Birkaç gün önce bir grup arkadaş, her birimiz bir ağaca dayanmış, henüz bir önceki yağmurun ıslaklığını tam üzerinden atmamış yeşil otların içine gömülmüş bir şekilde aynı telaş, aynı heyecandayız: Bu bahar hangimiz hangi eyalete gideceğiz. Hangimiz Botan’ın yüksek yaylalarında olacağız, hangimiz Amed’in surlarına uzaktan, dağlarından bakacağız, hangimiz Seyit Rıza’nın kutsal toprağına yüzümüzü süreceğiz. Ve hangimiz Amanoslarda, Karadeniz’de Türkiye’ye açılacağız.

Biz böyle hayallere dalmış tartışa dururken açık bıraktığımız radyodan dökülüverdi sözcükler: “Irak’taki üçlü koordine PKK’nin sonunu getirecek.” Hep beraber “demek bu koordine çözecekmiş bizim düğümü deyip” güldük; güldük gülmesine ama bir anda kendimizi yeni bir tartışmanın içinde de buluverdik. Her birimiz televizyondan, radyodan, arkadaşlardan duyduklarımızı döktük ortaya.

Kim çözecek bu düğümü…

Her biri kendi memleketlerine hayırsız bu üçlü koordine mi?

Bütün dünyanın başına bela olmuş Amerika ve O’nun çiçeği burnunda Obama’sı?

Dünü bugününü tutmayan, kendini bile pazarlayan AB’mi?

Hangi çağın değerlerini temsil ettiği belli olmayan, yılana bile dost diye sarılan İran ile Suriye’mi?

Bir Amerikalı danışmanın hiç görmediği ve tanımadığı, dünyanın öbür ucundaki halk hakkında yazdığı rapor mu?

Ya da Türkiye’ye “geçerken uğrayan” uzak doğu liderleri, doğu Avrupa başkanları, büyük şirket sahipleri mi?

Hem tartışır hem de eğlenirken, ıslak otların içinde, her birimiz bir ağaca dayanmış bir anda gözlerimizi yummuş, dalıvermişiz. Uykusuzluktan değil de belki de sorunun cevabını içimizde aramamızdan dalıvermişiz…

Bir de bakmışız Amed’de, 35 koğuşta Mazlum’un çaktığı üç kibrit olmuşuz.

Bir de bakmışız Botan’da ARGK’yi halkın kulaklarına fısıldayan Agit olmuşuz.

Bir de bakmışız Lice’de, omzumuzda şehit cenazesi, ayaklanmış halk olmuşuz.

Bir de bakmışız Dersim’de bin yılların tohumunu atan Zilan olmuşuz.

Bir de bakmışız Adana’da, Mersin’de panzer kovalayan küçük generaller olmuşuz.

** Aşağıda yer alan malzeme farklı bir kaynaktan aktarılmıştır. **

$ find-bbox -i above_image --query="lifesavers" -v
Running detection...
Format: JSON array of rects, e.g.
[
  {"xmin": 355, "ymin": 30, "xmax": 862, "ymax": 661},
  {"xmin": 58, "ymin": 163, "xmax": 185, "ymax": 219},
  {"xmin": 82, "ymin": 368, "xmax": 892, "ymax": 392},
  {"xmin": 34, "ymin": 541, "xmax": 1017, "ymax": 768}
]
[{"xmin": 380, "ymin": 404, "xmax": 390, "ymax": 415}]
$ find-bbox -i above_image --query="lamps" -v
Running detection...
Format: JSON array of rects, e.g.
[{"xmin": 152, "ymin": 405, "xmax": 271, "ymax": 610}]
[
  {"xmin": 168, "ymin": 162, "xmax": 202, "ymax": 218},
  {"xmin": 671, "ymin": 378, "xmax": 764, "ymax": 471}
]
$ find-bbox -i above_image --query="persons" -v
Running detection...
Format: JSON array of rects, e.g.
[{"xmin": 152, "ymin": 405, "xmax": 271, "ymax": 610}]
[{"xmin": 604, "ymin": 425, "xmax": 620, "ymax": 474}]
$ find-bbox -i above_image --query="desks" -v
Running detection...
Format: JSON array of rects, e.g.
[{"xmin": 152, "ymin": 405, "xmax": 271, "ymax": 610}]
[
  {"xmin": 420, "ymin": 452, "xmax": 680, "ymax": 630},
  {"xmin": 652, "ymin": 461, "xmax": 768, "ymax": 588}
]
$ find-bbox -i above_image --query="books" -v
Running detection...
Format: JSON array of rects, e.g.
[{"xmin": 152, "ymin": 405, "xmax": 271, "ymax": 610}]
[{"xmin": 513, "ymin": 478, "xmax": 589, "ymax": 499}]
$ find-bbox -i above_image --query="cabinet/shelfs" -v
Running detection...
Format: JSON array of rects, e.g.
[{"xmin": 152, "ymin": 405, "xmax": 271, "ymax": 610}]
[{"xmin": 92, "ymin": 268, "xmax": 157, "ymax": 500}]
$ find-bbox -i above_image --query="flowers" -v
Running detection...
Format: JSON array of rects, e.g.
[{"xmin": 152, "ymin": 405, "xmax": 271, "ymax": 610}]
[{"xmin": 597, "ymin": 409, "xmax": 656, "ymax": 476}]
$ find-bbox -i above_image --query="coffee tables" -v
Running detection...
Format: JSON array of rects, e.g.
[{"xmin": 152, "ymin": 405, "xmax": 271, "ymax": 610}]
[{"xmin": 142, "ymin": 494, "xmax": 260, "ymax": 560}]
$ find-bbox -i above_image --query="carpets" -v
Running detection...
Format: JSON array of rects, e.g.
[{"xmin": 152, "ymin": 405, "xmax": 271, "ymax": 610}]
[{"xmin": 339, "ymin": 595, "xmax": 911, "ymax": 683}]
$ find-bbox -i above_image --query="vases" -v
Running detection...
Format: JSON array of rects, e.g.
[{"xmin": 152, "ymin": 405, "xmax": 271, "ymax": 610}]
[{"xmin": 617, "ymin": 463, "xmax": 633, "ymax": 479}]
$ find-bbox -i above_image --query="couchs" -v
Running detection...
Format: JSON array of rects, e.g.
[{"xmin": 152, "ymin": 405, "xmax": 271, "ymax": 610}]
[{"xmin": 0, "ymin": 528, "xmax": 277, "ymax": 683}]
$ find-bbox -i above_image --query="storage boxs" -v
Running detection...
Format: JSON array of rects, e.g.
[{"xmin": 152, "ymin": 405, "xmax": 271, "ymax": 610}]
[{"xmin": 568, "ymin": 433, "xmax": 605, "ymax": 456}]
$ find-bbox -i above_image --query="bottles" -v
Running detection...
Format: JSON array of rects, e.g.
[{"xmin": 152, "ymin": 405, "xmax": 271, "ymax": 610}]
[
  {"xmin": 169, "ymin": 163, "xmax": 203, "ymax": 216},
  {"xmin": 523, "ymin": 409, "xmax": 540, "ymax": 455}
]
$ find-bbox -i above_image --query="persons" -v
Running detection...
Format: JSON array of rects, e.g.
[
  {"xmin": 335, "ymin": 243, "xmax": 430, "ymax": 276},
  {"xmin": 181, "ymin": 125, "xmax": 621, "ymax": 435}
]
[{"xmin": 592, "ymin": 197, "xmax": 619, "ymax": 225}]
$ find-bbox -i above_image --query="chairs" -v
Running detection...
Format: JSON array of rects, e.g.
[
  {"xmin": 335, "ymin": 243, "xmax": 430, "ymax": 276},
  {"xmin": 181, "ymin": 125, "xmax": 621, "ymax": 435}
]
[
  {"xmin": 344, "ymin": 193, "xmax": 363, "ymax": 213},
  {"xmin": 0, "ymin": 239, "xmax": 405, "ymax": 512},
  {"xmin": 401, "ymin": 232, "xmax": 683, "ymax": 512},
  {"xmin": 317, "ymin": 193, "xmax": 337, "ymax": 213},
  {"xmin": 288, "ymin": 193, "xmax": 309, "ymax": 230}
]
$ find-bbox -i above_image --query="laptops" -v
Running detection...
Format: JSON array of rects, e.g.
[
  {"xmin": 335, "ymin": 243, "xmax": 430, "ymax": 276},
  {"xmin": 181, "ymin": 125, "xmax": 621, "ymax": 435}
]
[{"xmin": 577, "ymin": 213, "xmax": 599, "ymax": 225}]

Bir de bakmışız Amara’da “ölümüne Önderlik” diyen Mustafa ile Mahsum olmuşuz.

Bir de bakmışız Besta’da, tüm egemenliğe karşı silahlanmış gencecik Karker Cudi olmuşuz.

Derken, gerilla sezgisinden olacak, hepimiz ıslak otların içinde, birer ağaca dayanmışken gözlerimizi açık ve omuzlarımıza dayadığımız namlulara bakarken bulduk. Ve sessizce güldük. Kim çözecek bu düğümü… Cevabı, arkasından söz beklemeyen o anlamlı tebessümlerde.

Mevsimlerden bahar…başkalarını bilmem ama bizde hep aynı telaş, hep aynı heyecan.